**Set exercise:**
The records below must be copied in full; omit the images.

**Exercise inputs:**
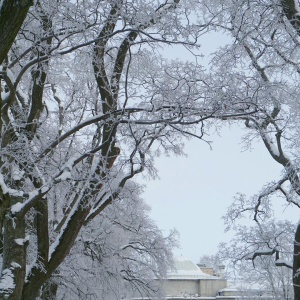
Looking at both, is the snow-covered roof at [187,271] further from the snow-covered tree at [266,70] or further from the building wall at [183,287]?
the snow-covered tree at [266,70]

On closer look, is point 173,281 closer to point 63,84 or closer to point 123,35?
point 63,84

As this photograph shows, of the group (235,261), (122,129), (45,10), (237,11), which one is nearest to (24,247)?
(122,129)

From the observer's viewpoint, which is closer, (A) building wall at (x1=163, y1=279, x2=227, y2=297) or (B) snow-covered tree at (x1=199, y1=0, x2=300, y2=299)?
(B) snow-covered tree at (x1=199, y1=0, x2=300, y2=299)

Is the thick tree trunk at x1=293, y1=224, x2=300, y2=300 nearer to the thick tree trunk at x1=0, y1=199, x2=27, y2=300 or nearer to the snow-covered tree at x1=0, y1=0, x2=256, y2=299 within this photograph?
the snow-covered tree at x1=0, y1=0, x2=256, y2=299

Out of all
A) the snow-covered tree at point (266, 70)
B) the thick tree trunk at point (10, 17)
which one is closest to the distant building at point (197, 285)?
the snow-covered tree at point (266, 70)

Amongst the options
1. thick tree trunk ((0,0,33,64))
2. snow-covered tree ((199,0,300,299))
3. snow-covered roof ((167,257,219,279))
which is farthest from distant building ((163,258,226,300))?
thick tree trunk ((0,0,33,64))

**Solution for this task:**
Looking at both, is the snow-covered roof at [187,271] further from the snow-covered tree at [266,70] or further from the building wall at [183,287]?
the snow-covered tree at [266,70]

On closer look, is point 173,281 closer to point 63,84 or closer to point 123,35?
point 63,84

As this photograph shows, of the group (235,261), (122,129), (45,10), (237,11), which one is nearest to (24,247)?
(122,129)

From the observer's viewpoint, which is closer, (A) building wall at (x1=163, y1=279, x2=227, y2=297) or (B) snow-covered tree at (x1=199, y1=0, x2=300, y2=299)?
(B) snow-covered tree at (x1=199, y1=0, x2=300, y2=299)

Is the thick tree trunk at x1=293, y1=224, x2=300, y2=300 nearer to the thick tree trunk at x1=0, y1=199, x2=27, y2=300 or nearer to the snow-covered tree at x1=0, y1=0, x2=256, y2=299 within this photograph?
the snow-covered tree at x1=0, y1=0, x2=256, y2=299

Out of all
A) the snow-covered tree at point (266, 70)
B) the thick tree trunk at point (10, 17)
which one is closest to the distant building at point (197, 285)?
the snow-covered tree at point (266, 70)

Amongst the options
1. thick tree trunk ((0,0,33,64))
2. snow-covered tree ((199,0,300,299))
3. snow-covered roof ((167,257,219,279))
which is farthest from distant building ((163,258,226,300))?
thick tree trunk ((0,0,33,64))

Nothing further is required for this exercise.